• **What you should do**
Produce a verbatim transcript of the entries below, excluding pictures.

• **Dataset**
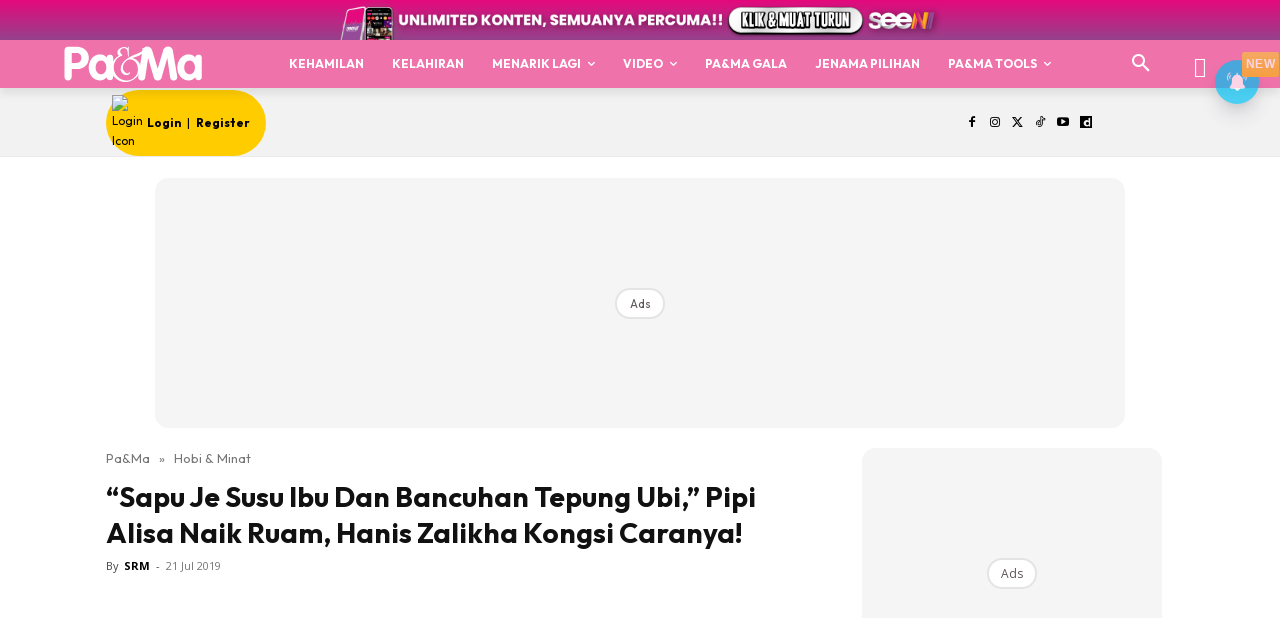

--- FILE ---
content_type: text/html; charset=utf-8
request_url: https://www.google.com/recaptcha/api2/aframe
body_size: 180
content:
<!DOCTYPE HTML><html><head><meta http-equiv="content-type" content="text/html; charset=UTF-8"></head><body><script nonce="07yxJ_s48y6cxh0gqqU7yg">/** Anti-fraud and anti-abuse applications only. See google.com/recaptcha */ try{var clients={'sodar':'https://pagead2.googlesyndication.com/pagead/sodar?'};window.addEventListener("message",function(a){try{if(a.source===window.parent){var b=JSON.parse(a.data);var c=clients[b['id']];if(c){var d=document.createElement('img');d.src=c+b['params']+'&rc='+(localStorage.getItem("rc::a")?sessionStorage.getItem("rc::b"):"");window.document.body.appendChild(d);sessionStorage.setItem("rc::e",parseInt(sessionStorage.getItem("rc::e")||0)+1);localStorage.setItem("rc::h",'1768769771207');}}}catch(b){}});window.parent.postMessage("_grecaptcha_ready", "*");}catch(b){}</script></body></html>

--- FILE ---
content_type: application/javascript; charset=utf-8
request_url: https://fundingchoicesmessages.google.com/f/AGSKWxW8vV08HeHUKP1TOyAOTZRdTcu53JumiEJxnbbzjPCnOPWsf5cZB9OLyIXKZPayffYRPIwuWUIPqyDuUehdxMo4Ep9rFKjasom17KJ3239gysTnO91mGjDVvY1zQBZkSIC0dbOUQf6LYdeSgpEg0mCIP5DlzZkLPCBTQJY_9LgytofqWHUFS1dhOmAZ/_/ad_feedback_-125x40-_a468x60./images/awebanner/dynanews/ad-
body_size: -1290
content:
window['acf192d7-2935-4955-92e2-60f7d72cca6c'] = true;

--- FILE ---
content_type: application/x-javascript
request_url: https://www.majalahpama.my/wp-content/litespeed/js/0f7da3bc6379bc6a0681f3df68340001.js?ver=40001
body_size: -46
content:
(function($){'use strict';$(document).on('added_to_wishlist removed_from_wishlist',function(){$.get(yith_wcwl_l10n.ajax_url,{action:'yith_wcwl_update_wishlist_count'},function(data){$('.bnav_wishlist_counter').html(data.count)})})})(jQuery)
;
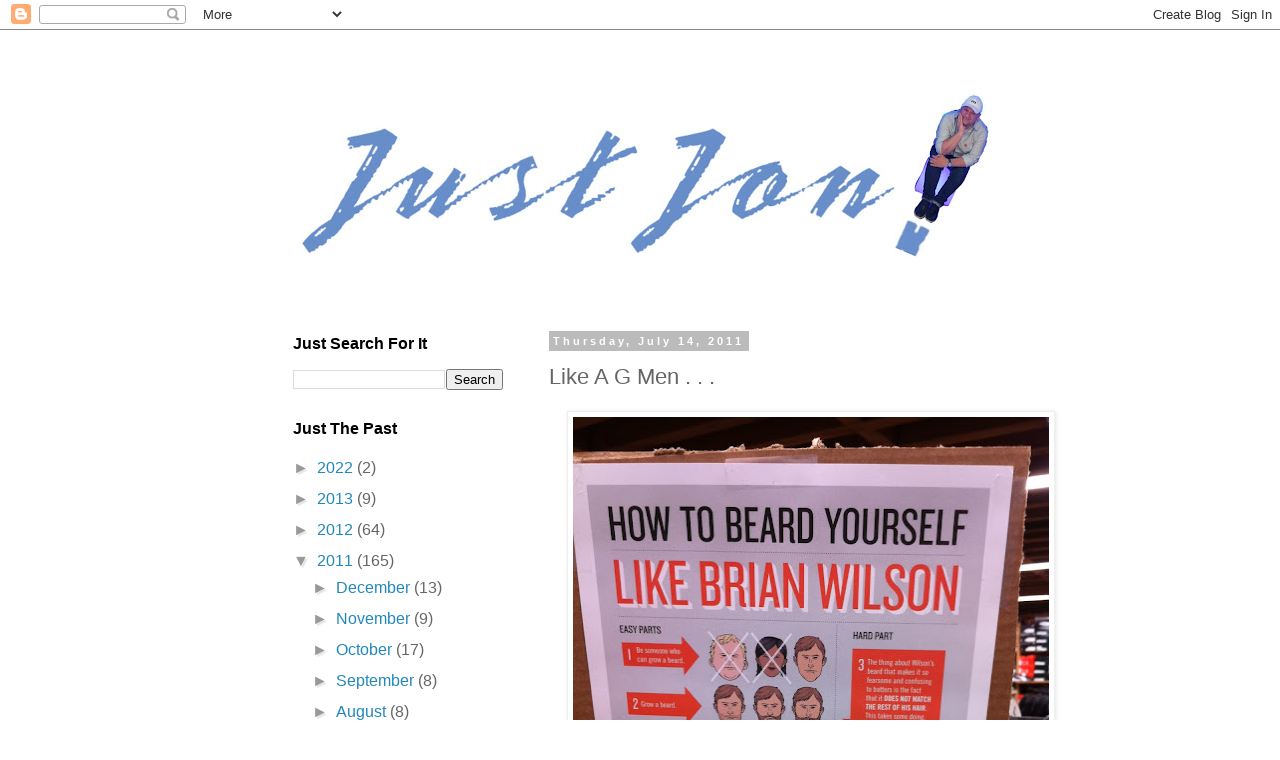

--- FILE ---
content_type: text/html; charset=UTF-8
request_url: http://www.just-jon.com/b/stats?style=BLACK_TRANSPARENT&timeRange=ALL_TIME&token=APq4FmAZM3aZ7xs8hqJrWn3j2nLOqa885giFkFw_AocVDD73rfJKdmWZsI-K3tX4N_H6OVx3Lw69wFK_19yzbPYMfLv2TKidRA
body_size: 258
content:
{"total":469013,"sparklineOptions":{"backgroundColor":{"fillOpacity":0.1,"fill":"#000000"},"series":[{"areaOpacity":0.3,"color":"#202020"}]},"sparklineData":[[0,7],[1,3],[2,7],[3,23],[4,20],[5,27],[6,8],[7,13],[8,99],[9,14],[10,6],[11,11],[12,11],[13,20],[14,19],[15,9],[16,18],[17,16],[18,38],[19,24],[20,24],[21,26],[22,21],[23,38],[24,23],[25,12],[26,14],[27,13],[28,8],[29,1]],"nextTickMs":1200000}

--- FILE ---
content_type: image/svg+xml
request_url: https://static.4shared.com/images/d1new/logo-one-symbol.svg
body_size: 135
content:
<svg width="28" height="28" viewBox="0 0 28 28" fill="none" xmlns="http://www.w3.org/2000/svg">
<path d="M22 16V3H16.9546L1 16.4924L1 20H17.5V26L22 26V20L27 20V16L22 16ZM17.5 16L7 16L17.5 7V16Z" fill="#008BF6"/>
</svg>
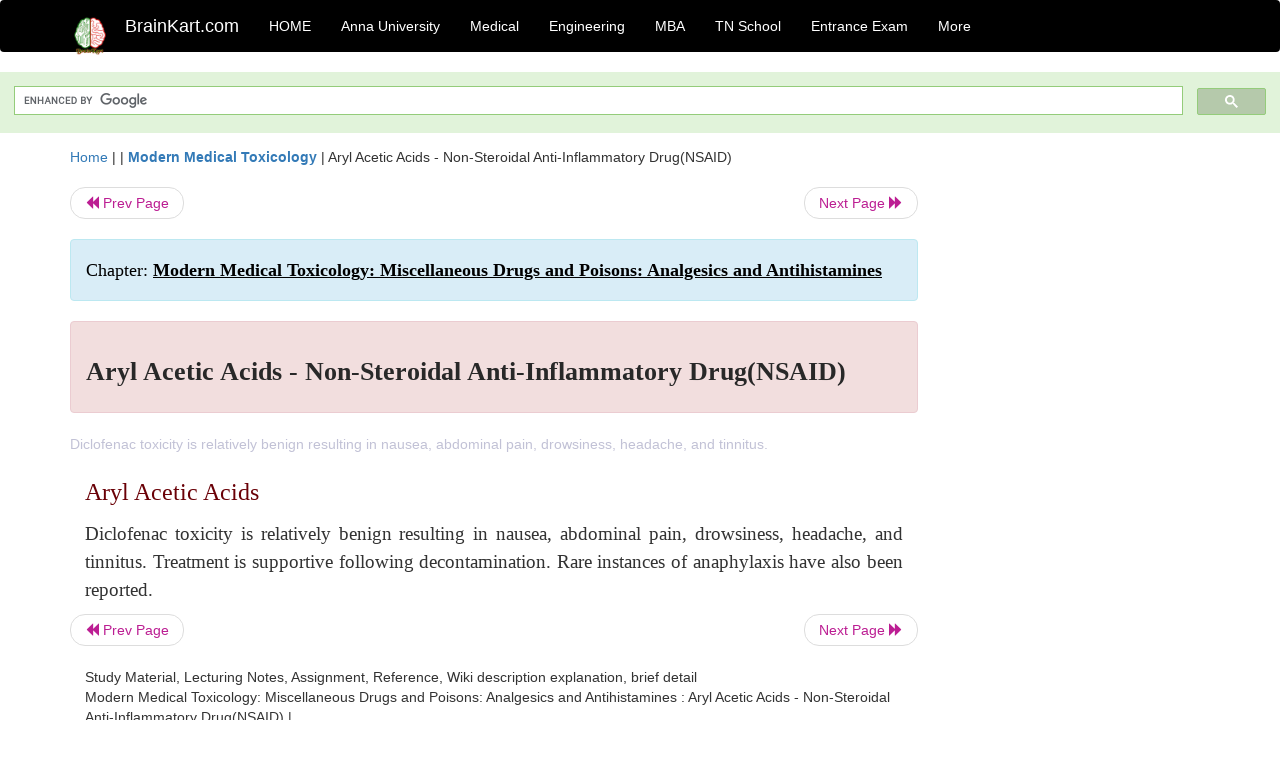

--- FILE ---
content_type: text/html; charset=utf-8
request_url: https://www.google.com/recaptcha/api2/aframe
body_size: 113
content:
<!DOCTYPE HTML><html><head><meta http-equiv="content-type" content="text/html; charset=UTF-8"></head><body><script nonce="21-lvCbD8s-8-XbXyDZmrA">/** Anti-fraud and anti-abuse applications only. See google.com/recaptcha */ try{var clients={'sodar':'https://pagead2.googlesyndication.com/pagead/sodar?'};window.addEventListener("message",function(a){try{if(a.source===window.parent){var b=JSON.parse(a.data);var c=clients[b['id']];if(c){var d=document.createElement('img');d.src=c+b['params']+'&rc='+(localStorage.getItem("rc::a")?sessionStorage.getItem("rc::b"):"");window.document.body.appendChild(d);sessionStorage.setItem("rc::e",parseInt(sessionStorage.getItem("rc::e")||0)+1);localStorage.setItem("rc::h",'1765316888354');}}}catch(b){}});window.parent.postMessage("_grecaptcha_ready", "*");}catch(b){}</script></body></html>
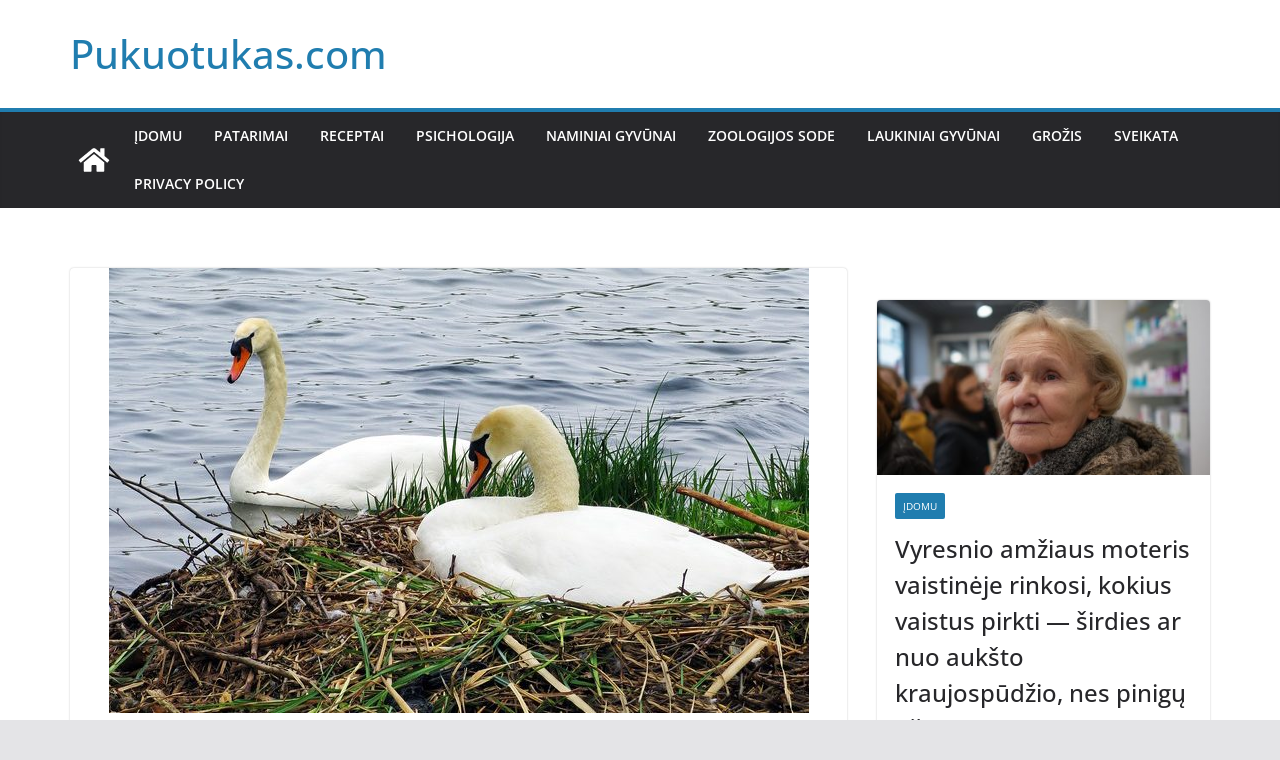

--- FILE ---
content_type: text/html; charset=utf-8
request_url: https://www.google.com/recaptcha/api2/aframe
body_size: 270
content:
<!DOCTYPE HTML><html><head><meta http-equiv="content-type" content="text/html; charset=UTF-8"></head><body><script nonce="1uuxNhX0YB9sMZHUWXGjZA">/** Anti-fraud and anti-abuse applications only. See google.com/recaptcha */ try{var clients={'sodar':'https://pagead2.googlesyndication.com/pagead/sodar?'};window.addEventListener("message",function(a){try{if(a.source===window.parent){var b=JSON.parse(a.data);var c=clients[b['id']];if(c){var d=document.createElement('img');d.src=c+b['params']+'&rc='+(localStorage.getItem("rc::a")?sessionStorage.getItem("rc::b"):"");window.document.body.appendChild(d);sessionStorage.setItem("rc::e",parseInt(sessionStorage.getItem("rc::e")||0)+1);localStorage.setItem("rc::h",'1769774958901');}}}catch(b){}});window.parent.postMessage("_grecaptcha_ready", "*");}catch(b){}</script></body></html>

• **Answer space**
--- FILE ---
content_type: text/html; charset=utf-8
request_url: https://www.google.com/recaptcha/api2/aframe
body_size: 180
content:
<!DOCTYPE HTML><html><head><meta http-equiv="content-type" content="text/html; charset=UTF-8"></head><body><script nonce="07yxJ_s48y6cxh0gqqU7yg">/** Anti-fraud and anti-abuse applications only. See google.com/recaptcha */ try{var clients={'sodar':'https://pagead2.googlesyndication.com/pagead/sodar?'};window.addEventListener("message",function(a){try{if(a.source===window.parent){var b=JSON.parse(a.data);var c=clients[b['id']];if(c){var d=document.createElement('img');d.src=c+b['params']+'&rc='+(localStorage.getItem("rc::a")?sessionStorage.getItem("rc::b"):"");window.document.body.appendChild(d);sessionStorage.setItem("rc::e",parseInt(sessionStorage.getItem("rc::e")||0)+1);localStorage.setItem("rc::h",'1768769771207');}}}catch(b){}});window.parent.postMessage("_grecaptcha_ready", "*");}catch(b){}</script></body></html>

--- FILE ---
content_type: application/javascript; charset=utf-8
request_url: https://fundingchoicesmessages.google.com/f/AGSKWxW8vV08HeHUKP1TOyAOTZRdTcu53JumiEJxnbbzjPCnOPWsf5cZB9OLyIXKZPayffYRPIwuWUIPqyDuUehdxMo4Ep9rFKjasom17KJ3239gysTnO91mGjDVvY1zQBZkSIC0dbOUQf6LYdeSgpEg0mCIP5DlzZkLPCBTQJY_9LgytofqWHUFS1dhOmAZ/_/ad_feedback_-125x40-_a468x60./images/awebanner/dynanews/ad-
body_size: -1290
content:
window['acf192d7-2935-4955-92e2-60f7d72cca6c'] = true;

--- FILE ---
content_type: application/x-javascript
request_url: https://www.majalahpama.my/wp-content/litespeed/js/0f7da3bc6379bc6a0681f3df68340001.js?ver=40001
body_size: -46
content:
(function($){'use strict';$(document).on('added_to_wishlist removed_from_wishlist',function(){$.get(yith_wcwl_l10n.ajax_url,{action:'yith_wcwl_update_wishlist_count'},function(data){$('.bnav_wishlist_counter').html(data.count)})})})(jQuery)
;

--- FILE ---
content_type: text/html; charset=UTF-8
request_url: http://www.just-jon.com/b/stats?style=BLACK_TRANSPARENT&timeRange=ALL_TIME&token=APq4FmAZM3aZ7xs8hqJrWn3j2nLOqa885giFkFw_AocVDD73rfJKdmWZsI-K3tX4N_H6OVx3Lw69wFK_19yzbPYMfLv2TKidRA
body_size: 258
content:
{"total":469013,"sparklineOptions":{"backgroundColor":{"fillOpacity":0.1,"fill":"#000000"},"series":[{"areaOpacity":0.3,"color":"#202020"}]},"sparklineData":[[0,7],[1,3],[2,7],[3,23],[4,20],[5,27],[6,8],[7,13],[8,99],[9,14],[10,6],[11,11],[12,11],[13,20],[14,19],[15,9],[16,18],[17,16],[18,38],[19,24],[20,24],[21,26],[22,21],[23,38],[24,23],[25,12],[26,14],[27,13],[28,8],[29,1]],"nextTickMs":1200000}

--- FILE ---
content_type: image/svg+xml
request_url: https://static.4shared.com/images/d1new/logo-one-symbol.svg
body_size: 135
content:
<svg width="28" height="28" viewBox="0 0 28 28" fill="none" xmlns="http://www.w3.org/2000/svg">
<path d="M22 16V3H16.9546L1 16.4924L1 20H17.5V26L22 26V20L27 20V16L22 16ZM17.5 16L7 16L17.5 7V16Z" fill="#008BF6"/>
</svg>

--- FILE ---
content_type: text/html; charset=utf-8
request_url: https://www.google.com/recaptcha/api2/aframe
body_size: 113
content:
<!DOCTYPE HTML><html><head><meta http-equiv="content-type" content="text/html; charset=UTF-8"></head><body><script nonce="21-lvCbD8s-8-XbXyDZmrA">/** Anti-fraud and anti-abuse applications only. See google.com/recaptcha */ try{var clients={'sodar':'https://pagead2.googlesyndication.com/pagead/sodar?'};window.addEventListener("message",function(a){try{if(a.source===window.parent){var b=JSON.parse(a.data);var c=clients[b['id']];if(c){var d=document.createElement('img');d.src=c+b['params']+'&rc='+(localStorage.getItem("rc::a")?sessionStorage.getItem("rc::b"):"");window.document.body.appendChild(d);sessionStorage.setItem("rc::e",parseInt(sessionStorage.getItem("rc::e")||0)+1);localStorage.setItem("rc::h",'1765316888354');}}}catch(b){}});window.parent.postMessage("_grecaptcha_ready", "*");}catch(b){}</script></body></html>

--- FILE ---
content_type: text/html; charset=utf-8
request_url: https://www.google.com/recaptcha/api2/aframe
body_size: 270
content:
<!DOCTYPE HTML><html><head><meta http-equiv="content-type" content="text/html; charset=UTF-8"></head><body><script nonce="1uuxNhX0YB9sMZHUWXGjZA">/** Anti-fraud and anti-abuse applications only. See google.com/recaptcha */ try{var clients={'sodar':'https://pagead2.googlesyndication.com/pagead/sodar?'};window.addEventListener("message",function(a){try{if(a.source===window.parent){var b=JSON.parse(a.data);var c=clients[b['id']];if(c){var d=document.createElement('img');d.src=c+b['params']+'&rc='+(localStorage.getItem("rc::a")?sessionStorage.getItem("rc::b"):"");window.document.body.appendChild(d);sessionStorage.setItem("rc::e",parseInt(sessionStorage.getItem("rc::e")||0)+1);localStorage.setItem("rc::h",'1769774958901');}}}catch(b){}});window.parent.postMessage("_grecaptcha_ready", "*");}catch(b){}</script></body></html>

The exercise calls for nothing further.